Accanto all’attività politica e letteraria il M. si dedicò per tutti gli anni Trenta e Quaranta a svolgere un’intensa azione di aggregazione e promozione culturale, tentando di colmare il vuoto lasciato a Napoli dal progressivo esaurimento della straordinaria stagione avviata dall’opera di Giovanni Pontano, come lasciano supporre anche le menzioni e le attestazioni di stima e di gratitudine rivolte al M. e al fratello Coriolano nelle dediche di numerosissime opere a stampa di quegli anni. A questo si univa anche l’impegno profuso come editore di testi, tra cui il De ortu et occasu signorum libri II di Francesco Sirigatti, salvato dal naufragio del sacco di Roma del 1527 e pubblicato a Napoli nel 1531, che gli fece guadagnare l’epiteto di «pius Aeneas» da parte del sodale Giano Anisio.

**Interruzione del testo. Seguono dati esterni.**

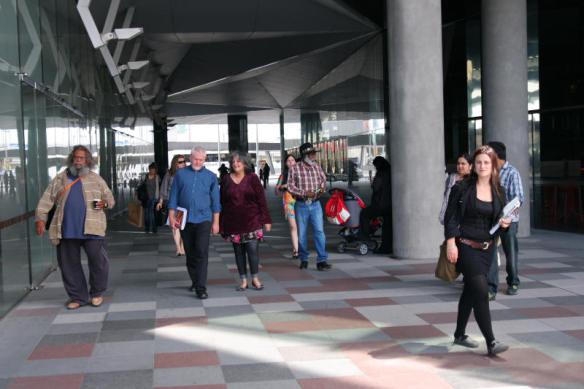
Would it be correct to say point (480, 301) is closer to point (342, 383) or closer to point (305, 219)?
Result: point (342, 383)

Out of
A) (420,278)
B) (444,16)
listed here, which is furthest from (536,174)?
(420,278)

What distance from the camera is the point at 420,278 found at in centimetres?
1016

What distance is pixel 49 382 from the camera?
5.62 m

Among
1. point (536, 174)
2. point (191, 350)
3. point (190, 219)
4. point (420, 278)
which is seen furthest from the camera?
point (536, 174)

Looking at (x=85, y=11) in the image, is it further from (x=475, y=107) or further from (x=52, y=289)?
(x=475, y=107)

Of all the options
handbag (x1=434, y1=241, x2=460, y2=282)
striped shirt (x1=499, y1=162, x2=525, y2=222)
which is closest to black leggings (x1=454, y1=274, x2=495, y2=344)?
handbag (x1=434, y1=241, x2=460, y2=282)

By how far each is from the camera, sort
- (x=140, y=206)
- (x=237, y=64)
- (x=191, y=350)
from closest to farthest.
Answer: (x=191, y=350) → (x=140, y=206) → (x=237, y=64)

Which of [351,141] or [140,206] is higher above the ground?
[351,141]

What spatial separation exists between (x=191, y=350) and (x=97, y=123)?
14112 mm

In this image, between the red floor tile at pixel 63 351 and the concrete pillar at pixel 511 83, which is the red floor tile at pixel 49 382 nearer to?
the red floor tile at pixel 63 351

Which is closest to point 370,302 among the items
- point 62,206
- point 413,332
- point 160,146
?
point 413,332

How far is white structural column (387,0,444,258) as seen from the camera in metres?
12.0

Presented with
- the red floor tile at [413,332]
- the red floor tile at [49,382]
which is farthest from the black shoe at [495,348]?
the red floor tile at [49,382]

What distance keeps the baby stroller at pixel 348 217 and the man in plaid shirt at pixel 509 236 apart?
4.16 metres
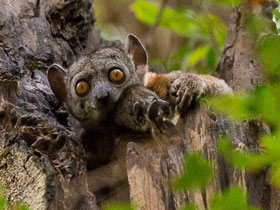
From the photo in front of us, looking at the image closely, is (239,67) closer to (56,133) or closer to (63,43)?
(63,43)

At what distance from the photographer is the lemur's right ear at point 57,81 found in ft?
16.2

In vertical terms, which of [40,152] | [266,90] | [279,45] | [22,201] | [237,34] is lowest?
[22,201]

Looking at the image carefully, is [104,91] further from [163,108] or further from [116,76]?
[163,108]

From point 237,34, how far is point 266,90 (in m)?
3.72

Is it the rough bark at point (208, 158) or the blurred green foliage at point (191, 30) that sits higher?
the blurred green foliage at point (191, 30)

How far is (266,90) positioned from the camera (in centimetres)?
217

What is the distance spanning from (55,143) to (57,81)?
1.14m

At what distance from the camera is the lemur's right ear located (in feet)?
16.2

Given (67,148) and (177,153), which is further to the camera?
(67,148)

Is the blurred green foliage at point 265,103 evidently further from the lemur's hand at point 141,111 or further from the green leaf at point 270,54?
the lemur's hand at point 141,111

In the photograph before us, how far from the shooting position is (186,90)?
445 cm

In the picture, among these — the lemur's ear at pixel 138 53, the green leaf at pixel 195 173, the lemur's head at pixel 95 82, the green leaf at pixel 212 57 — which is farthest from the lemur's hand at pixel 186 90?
the green leaf at pixel 195 173

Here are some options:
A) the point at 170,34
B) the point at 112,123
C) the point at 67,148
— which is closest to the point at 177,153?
the point at 67,148

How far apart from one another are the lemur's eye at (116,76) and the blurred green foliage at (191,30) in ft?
3.40
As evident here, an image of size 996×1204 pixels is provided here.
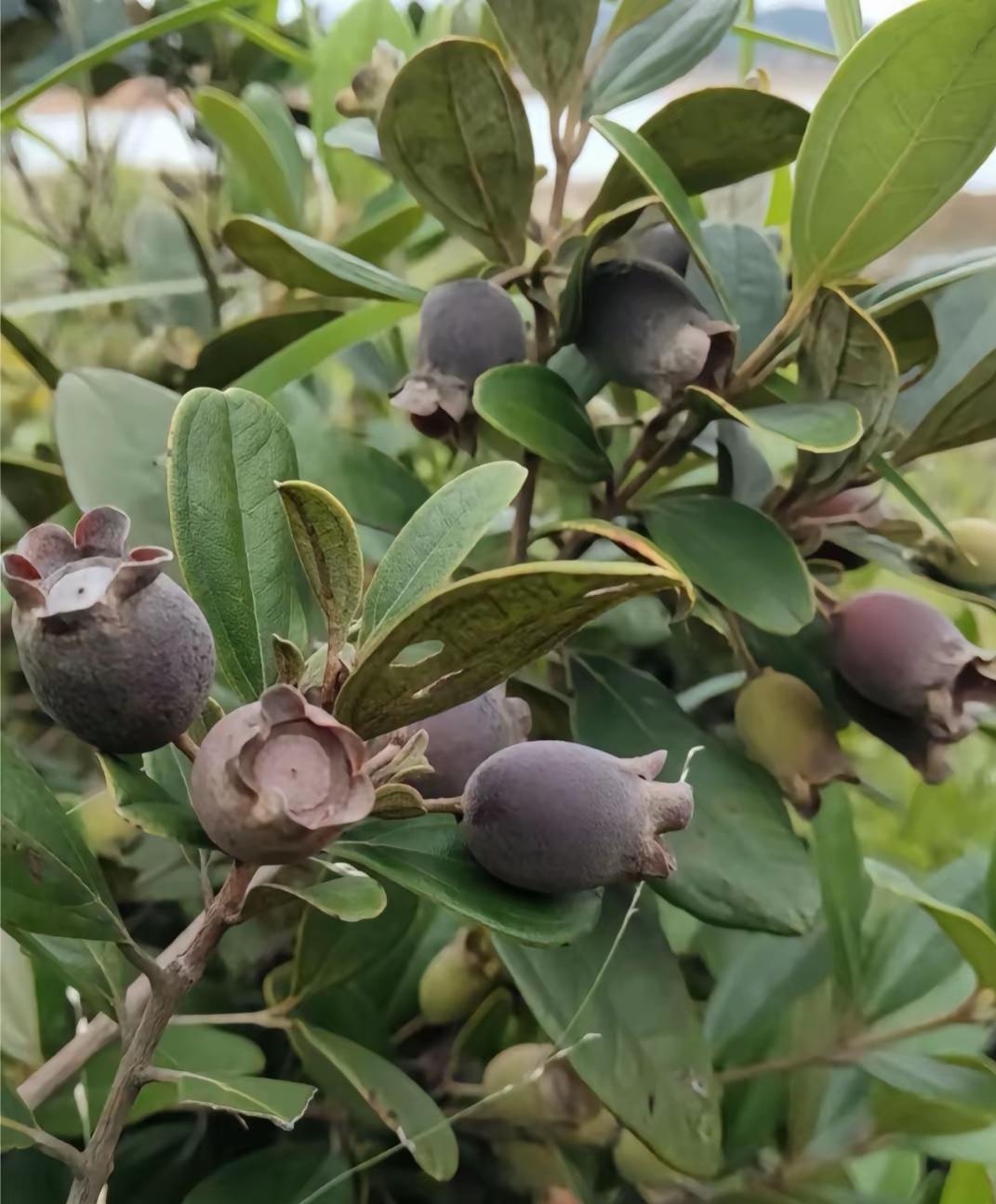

Luogo di incontro e di discussione per l’ultima generazione dei pontaniani divenne, almeno a partire dal 1535, la villa Leucopetra, dimora del M. e del fratello Coriolano, cantata in latino e in volgare dai letterati meridionali del tempo, fra i quali Cosimo e Giano Anisio (che indirizzò al M. la VI delle sue Epistolae de religione), Nicola Gambino, Benedetto Di Falco, Giovambattista Pino, Berardino Rota, Luigi Tansillo.
Il M. mantenne la carica di segretario del Regno e del Consiglio Collaterale fino alla morte, avvenuta a Napoli il 16 nov. 1548. L’ultimo documento che reca la sua firma in qualità di segretario è del 15 luglio precedente. Fu sepolto nella chiesa di S. Domenico Maggiore e tutti i suoi beni, compresa la biblioteca, passarono al fratello Coriolano.
Opere. Napoli, Biblioteca nazionale, Brancacciani, III.A.16: Ex commentariis Bernardini Martirani Panitti Caroli quinti Caesaris a secretis in hoc Regno Neapolitano De familiis Consentinis (altre versioni Ibid., Mss., XIII.C.65; XIV.E.12; Ibid., Soc. napoletana di storia patria, Mss., XX.C.12: Commentariolum de aliquibus antiquioribus patriciis Consentinis familiis; Ibid., Biblioteca oratoriana dei girolamini, Mss., Petri Lasenae Vita et alia: Ex commentariis Bernardini Martirani (versione del Commentariolum datata 1505); Monaco di Baviera, Bayerische Staatsbibliothek, Mss., 630 (Codd. Ital., 303). Il pianto d’Aretusa, a cura di T.R. Toscano, Napoli 1993; Aretusa - Polifemo, introduzione di A. Crupi, Soveria Mannelli 2002.